Excerpted text:

* * * * * * *

Hurricane Mitch threatens Belize

Central Park in downtown San Pedro
Photo by Kay Scott

Two weeks ago routine life on San Pedro, Ambergris Caye and Belize came to a sudden halt when Hurricane Mitch became a threat to the country on Sunday, October 25th, 1998.

Hurricane Mitch developed from a tropical depression outside the coast of Panama. From there it took on a northerly track, heading straight to the islands of Jamaica and the Cayman Islands. On Sunday, October 25th, Hurricane Mitch took a turn for the worst when it started moving to the northwest posing a serious threat to Belize. The government of Belize moved very quickly to alert every town and village and started discussing emergency preparations.

The San Pedro Town Board held an open meeting on Sunday, October 25th at 4:00 p.m. to inform the public of the alert. After the meeting the San Pedro Hurricane Committee met to discuss and plan the necessary hurricane procedures that the island had to take. Members of the committee were all assigned different duties and immediately started working on evacuation procedures, establishing medical and communications centers, preparing hurricane shelters and so forth. The San Pedro Town Hall stayed open all night with members of the committee and volunteers working on the hurricane procedures.

* * * * * * *

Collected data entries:
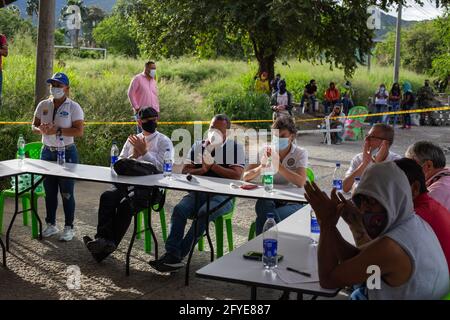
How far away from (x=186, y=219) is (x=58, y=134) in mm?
1911

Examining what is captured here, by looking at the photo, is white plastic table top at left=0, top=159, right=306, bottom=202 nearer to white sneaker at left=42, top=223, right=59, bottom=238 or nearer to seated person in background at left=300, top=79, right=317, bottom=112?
white sneaker at left=42, top=223, right=59, bottom=238

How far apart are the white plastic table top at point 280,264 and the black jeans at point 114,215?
84.7 inches

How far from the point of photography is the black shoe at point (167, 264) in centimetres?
561

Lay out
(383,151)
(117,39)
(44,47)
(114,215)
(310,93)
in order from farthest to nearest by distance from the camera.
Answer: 1. (117,39)
2. (310,93)
3. (44,47)
4. (114,215)
5. (383,151)

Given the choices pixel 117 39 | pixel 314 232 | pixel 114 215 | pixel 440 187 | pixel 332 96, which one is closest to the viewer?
pixel 314 232

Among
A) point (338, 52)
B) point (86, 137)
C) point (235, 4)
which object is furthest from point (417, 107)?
point (86, 137)

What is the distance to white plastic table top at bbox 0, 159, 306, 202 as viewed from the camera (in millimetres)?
5621

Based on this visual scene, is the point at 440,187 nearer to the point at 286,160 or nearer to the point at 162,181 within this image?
the point at 286,160

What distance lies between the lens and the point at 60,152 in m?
6.95

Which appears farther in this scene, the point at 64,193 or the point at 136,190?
the point at 64,193

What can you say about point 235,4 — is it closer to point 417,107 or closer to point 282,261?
point 417,107

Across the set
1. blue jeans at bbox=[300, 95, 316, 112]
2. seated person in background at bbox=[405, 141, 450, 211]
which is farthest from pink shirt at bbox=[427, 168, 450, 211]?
blue jeans at bbox=[300, 95, 316, 112]

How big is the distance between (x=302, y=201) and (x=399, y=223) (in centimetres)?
233

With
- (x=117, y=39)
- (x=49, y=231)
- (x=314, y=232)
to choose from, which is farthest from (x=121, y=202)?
(x=117, y=39)
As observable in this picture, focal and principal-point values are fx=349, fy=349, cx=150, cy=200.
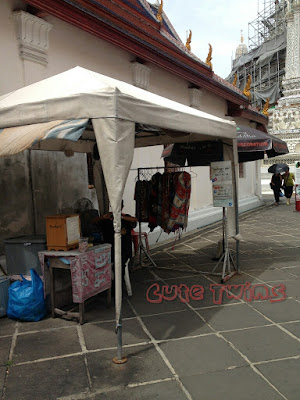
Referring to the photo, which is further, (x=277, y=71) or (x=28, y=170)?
(x=277, y=71)

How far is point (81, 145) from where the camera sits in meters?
5.94

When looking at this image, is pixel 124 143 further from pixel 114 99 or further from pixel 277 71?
pixel 277 71

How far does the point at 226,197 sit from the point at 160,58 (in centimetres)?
410

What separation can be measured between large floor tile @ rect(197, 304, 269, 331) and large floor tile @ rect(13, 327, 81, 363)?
1.54 meters

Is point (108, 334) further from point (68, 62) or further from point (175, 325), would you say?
point (68, 62)

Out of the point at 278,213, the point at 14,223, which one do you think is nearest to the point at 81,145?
the point at 14,223

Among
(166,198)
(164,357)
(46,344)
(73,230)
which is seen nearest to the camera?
(164,357)

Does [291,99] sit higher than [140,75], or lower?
higher

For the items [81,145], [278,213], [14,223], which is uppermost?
[81,145]

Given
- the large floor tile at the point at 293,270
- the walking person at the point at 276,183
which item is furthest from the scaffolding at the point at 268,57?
the large floor tile at the point at 293,270

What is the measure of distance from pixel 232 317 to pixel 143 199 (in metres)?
2.62

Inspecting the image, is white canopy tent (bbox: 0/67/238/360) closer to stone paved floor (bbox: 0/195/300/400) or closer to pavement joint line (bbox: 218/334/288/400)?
stone paved floor (bbox: 0/195/300/400)

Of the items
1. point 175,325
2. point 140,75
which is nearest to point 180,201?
point 175,325

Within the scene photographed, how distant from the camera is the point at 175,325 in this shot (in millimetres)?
3930
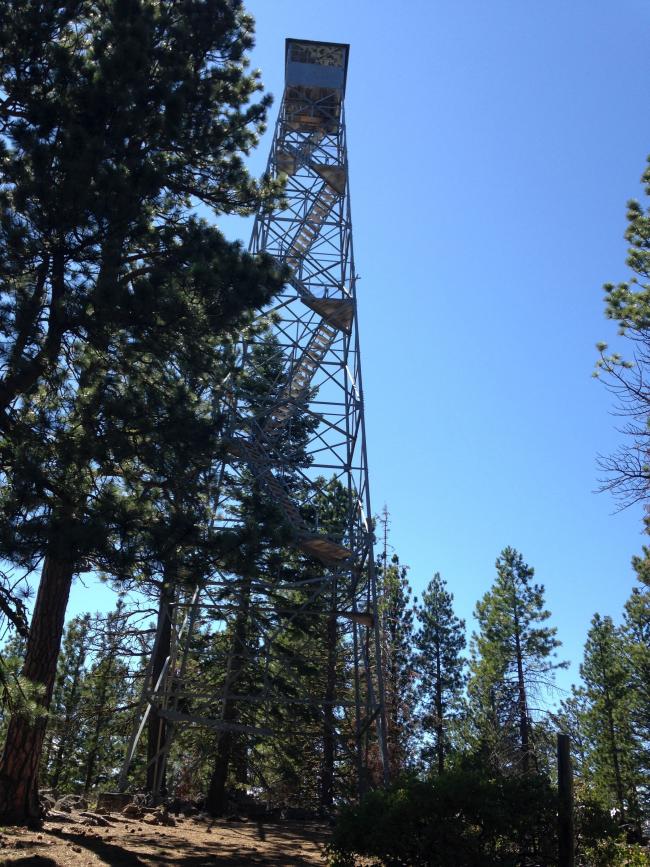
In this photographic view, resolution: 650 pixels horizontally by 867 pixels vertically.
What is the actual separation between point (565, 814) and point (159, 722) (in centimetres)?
1041

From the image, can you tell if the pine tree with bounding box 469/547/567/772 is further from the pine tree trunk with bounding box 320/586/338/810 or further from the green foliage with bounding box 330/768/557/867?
the green foliage with bounding box 330/768/557/867

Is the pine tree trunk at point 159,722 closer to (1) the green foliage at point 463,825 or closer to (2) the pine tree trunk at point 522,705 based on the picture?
(1) the green foliage at point 463,825

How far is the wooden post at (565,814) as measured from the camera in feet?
21.0

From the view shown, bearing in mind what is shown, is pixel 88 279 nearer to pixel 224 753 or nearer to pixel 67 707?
pixel 224 753

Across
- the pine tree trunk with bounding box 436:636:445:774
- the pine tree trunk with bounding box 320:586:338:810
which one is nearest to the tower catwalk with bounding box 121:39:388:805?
the pine tree trunk with bounding box 320:586:338:810

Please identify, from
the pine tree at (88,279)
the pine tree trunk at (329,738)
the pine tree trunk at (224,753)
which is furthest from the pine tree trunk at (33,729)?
the pine tree trunk at (329,738)

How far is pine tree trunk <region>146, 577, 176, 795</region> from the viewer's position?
10.9 m

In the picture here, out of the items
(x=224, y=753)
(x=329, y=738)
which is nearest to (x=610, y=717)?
(x=329, y=738)

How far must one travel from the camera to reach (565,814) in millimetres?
6488

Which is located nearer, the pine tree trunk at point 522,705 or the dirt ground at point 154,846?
the dirt ground at point 154,846

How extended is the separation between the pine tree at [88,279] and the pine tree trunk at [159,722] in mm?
1387

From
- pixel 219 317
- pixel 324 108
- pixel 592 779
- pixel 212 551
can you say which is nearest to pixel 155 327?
pixel 219 317

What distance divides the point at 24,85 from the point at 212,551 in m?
5.32

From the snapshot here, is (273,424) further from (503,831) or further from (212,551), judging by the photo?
(503,831)
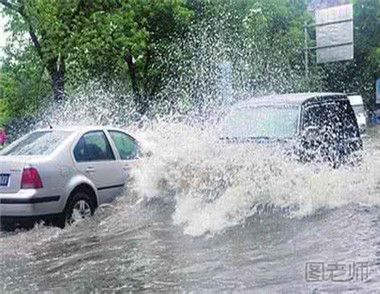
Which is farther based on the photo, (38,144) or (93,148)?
(93,148)

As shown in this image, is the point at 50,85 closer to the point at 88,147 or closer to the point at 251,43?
the point at 251,43

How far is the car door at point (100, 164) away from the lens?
8.75 m

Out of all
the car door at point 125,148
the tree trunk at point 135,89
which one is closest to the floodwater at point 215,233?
the car door at point 125,148

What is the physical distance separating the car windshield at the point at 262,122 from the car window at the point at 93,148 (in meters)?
1.67

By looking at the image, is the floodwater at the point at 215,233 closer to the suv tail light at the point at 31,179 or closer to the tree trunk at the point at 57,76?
the suv tail light at the point at 31,179

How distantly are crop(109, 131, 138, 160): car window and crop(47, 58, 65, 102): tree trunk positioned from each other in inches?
545

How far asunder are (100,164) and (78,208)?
2.46 ft

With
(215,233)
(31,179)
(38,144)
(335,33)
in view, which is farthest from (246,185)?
(335,33)

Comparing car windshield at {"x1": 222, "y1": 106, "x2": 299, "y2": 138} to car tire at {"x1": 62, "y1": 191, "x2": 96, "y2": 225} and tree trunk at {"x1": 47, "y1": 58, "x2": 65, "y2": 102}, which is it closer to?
car tire at {"x1": 62, "y1": 191, "x2": 96, "y2": 225}

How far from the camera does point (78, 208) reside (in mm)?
8516

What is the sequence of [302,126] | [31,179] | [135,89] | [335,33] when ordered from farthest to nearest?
[135,89] → [335,33] → [302,126] → [31,179]

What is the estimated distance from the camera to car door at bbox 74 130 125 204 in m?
8.75

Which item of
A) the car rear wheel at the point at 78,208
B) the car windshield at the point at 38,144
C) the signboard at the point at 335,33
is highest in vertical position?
the signboard at the point at 335,33

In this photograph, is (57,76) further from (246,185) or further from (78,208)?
(246,185)
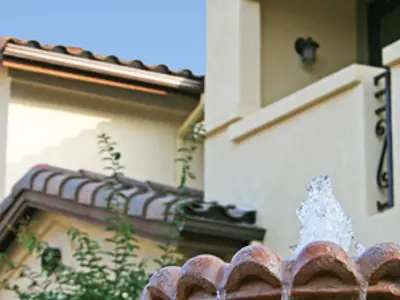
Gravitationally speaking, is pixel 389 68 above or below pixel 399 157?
above

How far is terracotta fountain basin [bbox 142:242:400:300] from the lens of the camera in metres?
3.72

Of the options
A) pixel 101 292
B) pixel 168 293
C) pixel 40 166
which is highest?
pixel 40 166

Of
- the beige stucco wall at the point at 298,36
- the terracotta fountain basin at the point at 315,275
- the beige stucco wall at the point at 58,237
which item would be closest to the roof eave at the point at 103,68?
the beige stucco wall at the point at 58,237

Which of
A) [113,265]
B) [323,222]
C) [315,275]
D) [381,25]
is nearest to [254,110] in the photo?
[113,265]

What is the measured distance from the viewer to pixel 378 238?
7.92 meters

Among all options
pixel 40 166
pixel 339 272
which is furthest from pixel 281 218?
pixel 339 272

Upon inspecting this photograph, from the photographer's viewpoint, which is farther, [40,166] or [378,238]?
[40,166]

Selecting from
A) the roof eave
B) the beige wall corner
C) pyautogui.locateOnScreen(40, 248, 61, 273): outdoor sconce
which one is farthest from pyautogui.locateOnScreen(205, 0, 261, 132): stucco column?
the roof eave

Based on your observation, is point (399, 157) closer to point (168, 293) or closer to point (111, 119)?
point (168, 293)

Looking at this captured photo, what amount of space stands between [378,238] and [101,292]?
2006 mm

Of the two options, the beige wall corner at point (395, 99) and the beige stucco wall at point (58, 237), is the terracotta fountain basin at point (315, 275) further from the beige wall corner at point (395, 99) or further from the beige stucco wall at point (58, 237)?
the beige stucco wall at point (58, 237)

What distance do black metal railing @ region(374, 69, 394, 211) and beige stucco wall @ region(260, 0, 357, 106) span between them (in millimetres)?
1935

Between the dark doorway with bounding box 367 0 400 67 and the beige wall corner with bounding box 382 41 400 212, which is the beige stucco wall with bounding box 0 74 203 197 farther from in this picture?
the beige wall corner with bounding box 382 41 400 212

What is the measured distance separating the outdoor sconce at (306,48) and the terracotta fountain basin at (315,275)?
21.6 ft
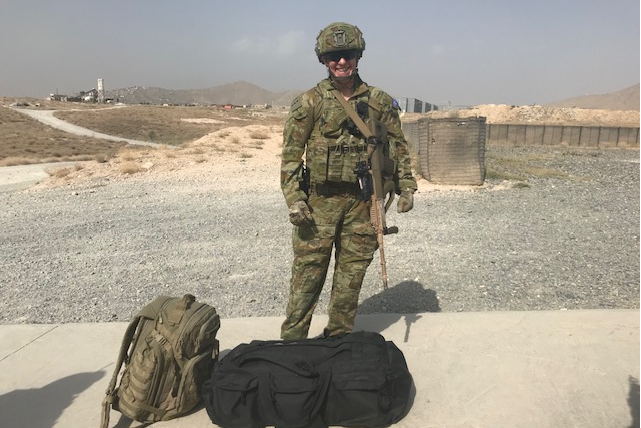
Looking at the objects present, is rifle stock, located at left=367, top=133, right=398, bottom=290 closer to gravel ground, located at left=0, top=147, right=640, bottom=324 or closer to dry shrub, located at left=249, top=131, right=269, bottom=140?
gravel ground, located at left=0, top=147, right=640, bottom=324

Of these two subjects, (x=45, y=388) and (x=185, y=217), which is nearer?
(x=45, y=388)

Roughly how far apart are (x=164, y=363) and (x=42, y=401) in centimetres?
79

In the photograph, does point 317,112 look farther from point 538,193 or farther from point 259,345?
point 538,193

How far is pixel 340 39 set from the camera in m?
2.56

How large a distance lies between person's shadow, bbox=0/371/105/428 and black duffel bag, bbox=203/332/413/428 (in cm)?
79

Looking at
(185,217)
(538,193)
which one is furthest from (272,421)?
(538,193)

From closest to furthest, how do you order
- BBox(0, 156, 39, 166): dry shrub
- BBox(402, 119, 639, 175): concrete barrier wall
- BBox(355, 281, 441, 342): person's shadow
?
BBox(355, 281, 441, 342): person's shadow, BBox(0, 156, 39, 166): dry shrub, BBox(402, 119, 639, 175): concrete barrier wall

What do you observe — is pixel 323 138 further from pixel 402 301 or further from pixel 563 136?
pixel 563 136

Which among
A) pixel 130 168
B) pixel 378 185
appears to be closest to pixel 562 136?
pixel 130 168

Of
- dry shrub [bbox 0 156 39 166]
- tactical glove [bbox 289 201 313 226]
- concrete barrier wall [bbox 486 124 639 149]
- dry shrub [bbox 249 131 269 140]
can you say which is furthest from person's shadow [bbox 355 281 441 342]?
concrete barrier wall [bbox 486 124 639 149]

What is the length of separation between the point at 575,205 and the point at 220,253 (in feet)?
19.0

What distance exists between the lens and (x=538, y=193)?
9.59 metres

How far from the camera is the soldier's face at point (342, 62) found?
2621 mm

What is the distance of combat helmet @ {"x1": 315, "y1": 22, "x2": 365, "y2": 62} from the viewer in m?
2.56
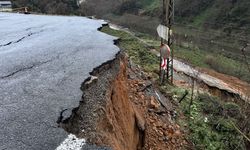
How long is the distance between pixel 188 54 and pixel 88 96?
28.8 meters

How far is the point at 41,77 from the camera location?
679cm

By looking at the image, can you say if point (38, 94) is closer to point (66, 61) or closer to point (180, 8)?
point (66, 61)

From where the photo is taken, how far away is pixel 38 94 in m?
5.88

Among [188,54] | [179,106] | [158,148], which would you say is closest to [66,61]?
[158,148]

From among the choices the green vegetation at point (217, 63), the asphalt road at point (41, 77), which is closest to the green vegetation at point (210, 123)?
the asphalt road at point (41, 77)

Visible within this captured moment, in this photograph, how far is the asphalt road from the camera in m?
4.52

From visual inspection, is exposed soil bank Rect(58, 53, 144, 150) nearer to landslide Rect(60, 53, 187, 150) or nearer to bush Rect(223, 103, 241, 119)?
landslide Rect(60, 53, 187, 150)

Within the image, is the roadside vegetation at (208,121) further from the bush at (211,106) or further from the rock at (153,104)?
the rock at (153,104)

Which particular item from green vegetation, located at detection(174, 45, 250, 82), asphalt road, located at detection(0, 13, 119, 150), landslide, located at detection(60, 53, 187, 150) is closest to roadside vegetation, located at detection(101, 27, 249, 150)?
landslide, located at detection(60, 53, 187, 150)

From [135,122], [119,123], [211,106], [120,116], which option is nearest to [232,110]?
[211,106]

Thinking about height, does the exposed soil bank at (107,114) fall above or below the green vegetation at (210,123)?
above

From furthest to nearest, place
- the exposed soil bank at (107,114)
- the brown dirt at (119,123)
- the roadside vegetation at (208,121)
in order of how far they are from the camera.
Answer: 1. the roadside vegetation at (208,121)
2. the brown dirt at (119,123)
3. the exposed soil bank at (107,114)

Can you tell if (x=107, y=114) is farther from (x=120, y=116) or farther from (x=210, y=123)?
(x=210, y=123)

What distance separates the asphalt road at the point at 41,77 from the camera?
4521 mm
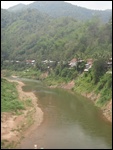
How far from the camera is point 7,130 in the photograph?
110 feet

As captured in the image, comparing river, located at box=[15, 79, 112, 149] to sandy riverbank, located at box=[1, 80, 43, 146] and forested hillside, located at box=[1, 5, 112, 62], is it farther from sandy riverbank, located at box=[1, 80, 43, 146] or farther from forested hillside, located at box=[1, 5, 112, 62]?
forested hillside, located at box=[1, 5, 112, 62]

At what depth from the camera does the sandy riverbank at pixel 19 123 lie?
3180 cm

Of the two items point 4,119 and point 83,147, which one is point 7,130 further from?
point 83,147

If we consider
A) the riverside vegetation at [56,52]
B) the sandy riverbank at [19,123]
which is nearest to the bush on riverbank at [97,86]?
the riverside vegetation at [56,52]

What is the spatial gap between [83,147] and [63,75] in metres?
50.3

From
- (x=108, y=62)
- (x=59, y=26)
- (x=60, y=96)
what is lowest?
(x=60, y=96)

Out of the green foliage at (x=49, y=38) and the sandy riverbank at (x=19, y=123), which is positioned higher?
the green foliage at (x=49, y=38)

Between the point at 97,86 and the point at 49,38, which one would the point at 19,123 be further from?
the point at 49,38

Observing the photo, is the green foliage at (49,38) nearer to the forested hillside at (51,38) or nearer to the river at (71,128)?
the forested hillside at (51,38)

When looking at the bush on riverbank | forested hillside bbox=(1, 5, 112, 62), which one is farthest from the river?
forested hillside bbox=(1, 5, 112, 62)

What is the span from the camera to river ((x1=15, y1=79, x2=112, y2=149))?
98.6ft

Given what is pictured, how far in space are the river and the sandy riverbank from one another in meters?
0.79

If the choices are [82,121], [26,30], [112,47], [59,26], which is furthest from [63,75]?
[26,30]

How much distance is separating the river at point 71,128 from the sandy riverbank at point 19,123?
789mm
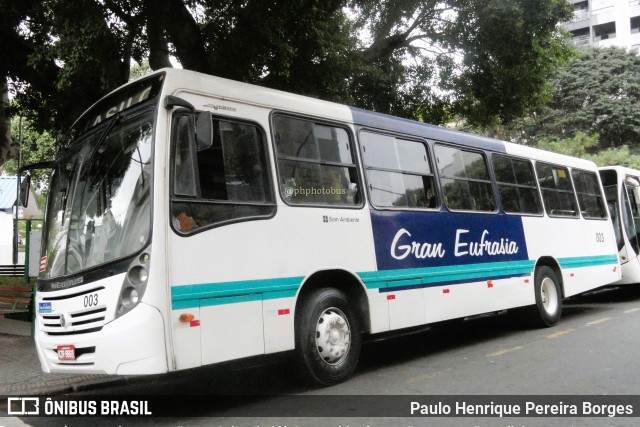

* * * * * * *

Prompt: Copy out the part of the Hurricane Mitch article between "Hurricane Mitch developed" and "discussing emergency preparations.", inclusive.

Answer space:
Hurricane Mitch developed from a tropical depression outside the coast of Panama. From there it took on a northerly track, heading straight to the islands of Jamaica and the Cayman Islands. On Sunday, October 25th, Hurricane Mitch took a turn for the worst when it started moving to the northwest posing a serious threat to Belize. The government of Belize moved very quickly to alert every town and village and started discussing emergency preparations.